▶ _Text provided_
━━━━
The NSW Government privatised Port Botany and Port Kembla in May 2013 and the agreements, known as Port Commitment Deeds, were entered into as part of the privatisation process, for a term of 50 years.
The Botany and Kembla Port Commitment Deeds oblige the State of NSW to compensate the operators of Port Botany and Port Kembla if container traffic at the Port of Newcastle is above a minimal specified cap.
The ACCC alleges that entering into each of the Botany and Kembla Port Commitment Deeds was likely to prevent or hinder the development of a container terminal at the Port of Newcastle, and had the purpose, or was likely to have the effect of, substantially lessening competition.
Another 50-year deed, signed in May 2014 when the Port of Newcastle was privatised, requires the Port of Newcastle to reimburse the State of NSW for any compensation paid to operators of Port Botany and Port Kembla under the Botany and Kembla Port Commitment Deeds.
The ACCC alleges that the reimbursement provision in the Port of Newcastle Deed is an anti-competitive consequence of the Botany and Kembla Port Commitment Deeds, and that it makes the development of a container terminal at Newcastle uneconomic.
“The compensation and reimbursement provisions effectively mean that the Port of Newcastle would be financially punished for sending or receiving container cargo above a minimal level if Port Botany and Port Kembla have spare capacity. This makes development of a container terminal at the Port of Newcastle uneconomic,” Mr Sims said.
“We are taking legal action to remove a barrier to competition in an important market, the supply of port services, which has significant implications for the cost of goods across the economy, not just in New South Wales. The impact of any lessening of competition is ultimately borne by consumers.”
“If a competing container terminal cannot be developed at the Port of Newcastle, NSW Ports will remain the only major supplier of port services for container cargo in NSW for 50 years.”
“I have long voiced concerns about the short-term thinking of state governments when privatising assets and making decisions primarily to boost sales proceeds, at the expense of creating a long-term competitive market,” Mr Sims said.
“These anti-competitive decisions ultimately cost consumers in those states and impact the wider economy in the long term.”
The ACCC is seeking declarations that the compensation provisions in the 2013 Port Commitment Deeds contravene the Competition and Consumer Act 2010 (CCA), injunctions restraining the operators of Port Botany and Port Kembla from seeking compensation under these provisions, pecuniary penalties and costs.
The CCA only applies to the conduct of state governments in certain limited circumstances. The State of NSW is not currently a party to the ACCC’s proceedings and the ACCC is not seeking orders against the state.
━━━━
▶ _Exercise materials_
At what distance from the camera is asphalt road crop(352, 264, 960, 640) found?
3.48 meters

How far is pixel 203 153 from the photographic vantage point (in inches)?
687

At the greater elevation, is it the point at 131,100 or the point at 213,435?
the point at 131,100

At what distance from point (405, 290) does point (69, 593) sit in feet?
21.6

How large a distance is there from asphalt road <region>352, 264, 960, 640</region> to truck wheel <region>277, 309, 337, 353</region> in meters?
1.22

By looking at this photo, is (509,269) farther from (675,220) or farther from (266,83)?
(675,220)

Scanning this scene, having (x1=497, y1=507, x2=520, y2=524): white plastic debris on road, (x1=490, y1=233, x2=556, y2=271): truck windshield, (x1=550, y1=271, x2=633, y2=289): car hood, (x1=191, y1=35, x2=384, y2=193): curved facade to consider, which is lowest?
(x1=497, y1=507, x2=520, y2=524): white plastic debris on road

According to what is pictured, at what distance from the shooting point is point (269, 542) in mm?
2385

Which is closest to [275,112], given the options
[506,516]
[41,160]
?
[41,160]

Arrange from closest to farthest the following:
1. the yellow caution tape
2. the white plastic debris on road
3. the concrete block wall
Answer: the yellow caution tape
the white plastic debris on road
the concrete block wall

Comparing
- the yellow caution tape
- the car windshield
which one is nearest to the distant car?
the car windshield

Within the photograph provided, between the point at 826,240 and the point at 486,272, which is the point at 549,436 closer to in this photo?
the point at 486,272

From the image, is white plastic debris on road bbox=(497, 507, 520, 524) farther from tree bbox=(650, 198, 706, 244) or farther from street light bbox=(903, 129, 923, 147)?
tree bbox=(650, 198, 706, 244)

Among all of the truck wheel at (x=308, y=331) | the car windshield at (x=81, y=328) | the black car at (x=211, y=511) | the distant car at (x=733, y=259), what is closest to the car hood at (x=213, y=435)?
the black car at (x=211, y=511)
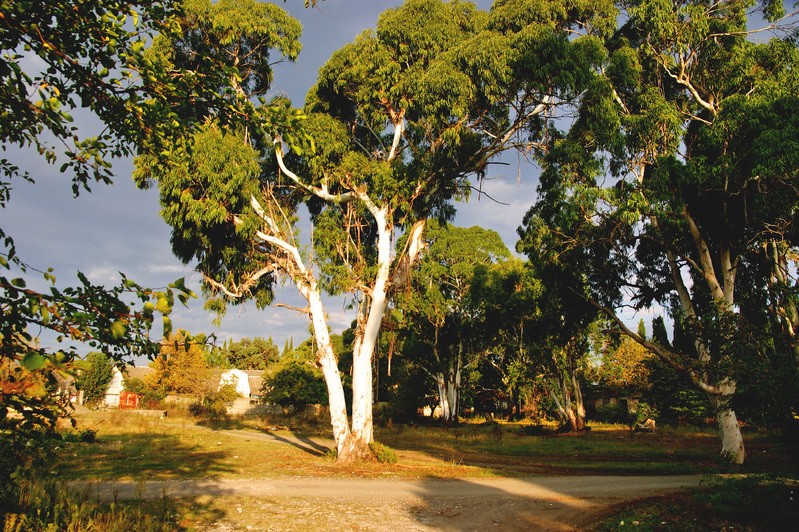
━━━━
▶ _Tasks for this exercise_
A - In the listing, from the line containing "Scanning this scene, having" through the end of the listing, switch "Comparing" to "Considering" and keep everything else the same. Give back only those lines, without the pictures.
B - Resume the text on the ACCC's legal action over the NSW port deeds, continuing on from its final sentence.

▶ _Task responses_
A -
Scanning this scene, having (x1=497, y1=507, x2=520, y2=524): white plastic debris on road, (x1=490, y1=233, x2=556, y2=271): truck windshield, (x1=550, y1=271, x2=633, y2=289): car hood, (x1=191, y1=35, x2=384, y2=193): curved facade to consider, which is lowest?
(x1=497, y1=507, x2=520, y2=524): white plastic debris on road

According to what is pictured, at what distance from the shooting point is point (269, 542) in mm?
2385

Which is closest to [275,112], given the options
[506,516]
[41,160]
?
[41,160]

Arrange from closest to farthest the following:
1. the yellow caution tape
2. the white plastic debris on road
3. the concrete block wall
Answer: the yellow caution tape
the white plastic debris on road
the concrete block wall

Considering
- the yellow caution tape
- the car windshield
which one is nearest to the distant car?
the car windshield

Within the photograph provided, between the point at 826,240 and the point at 486,272, which is the point at 549,436 closer to in this photo?
the point at 486,272

From the image, is white plastic debris on road bbox=(497, 507, 520, 524) farther from tree bbox=(650, 198, 706, 244) or farther from street light bbox=(903, 129, 923, 147)?
tree bbox=(650, 198, 706, 244)

Among all of the truck wheel at (x=308, y=331) | the car windshield at (x=81, y=328) | the black car at (x=211, y=511) | the distant car at (x=733, y=259), what is closest to the car hood at (x=213, y=435)?
the black car at (x=211, y=511)

B -
Port Botany Operations Pty Ltd is the operator of Port Botany. Port Kembla Operations Pty Ltd is the operator of Port Kembla. Both are subsidiaries of NSW Ports Operations Hold Co Pty Ltd. All are all entities within the NSW Ports group and all are parties to the 2013 Port Commitment Deeds.
Port Botany is currently the only port in NSW with dedicated container terminal facilities. Port Botany had a container throughput of approximately 2.7 million twenty foot equivalent container units (TEU) for FY17/18.
Port Kembla has handled approximately 1,600 TEU per year since it was privatised in 2013.
The Port of Newcastle has handled approximately 10,000 TEU per year since it was privatised in 2014.
Under the 2013 Port Commitment Deeds, it was agreed the State of New South Wales would pay compensation to the operators of Port Botany and Port Kembla if container traffic at the Port of Newcastle exceeded a cap of 30,000 TEU per annum (adjusted by an annual growth rate).
The compensation to be paid by the State of New South Wales to the operators of Port Botany and Port Kembla is equivalent to the wharfage fee the port operators would receive if they handled the containers.
Container traffic at the Port of Newcastle has not yet exceeded the specified cap, and therefore no payments have been made by the state under the 2013 Port Commitment Deeds.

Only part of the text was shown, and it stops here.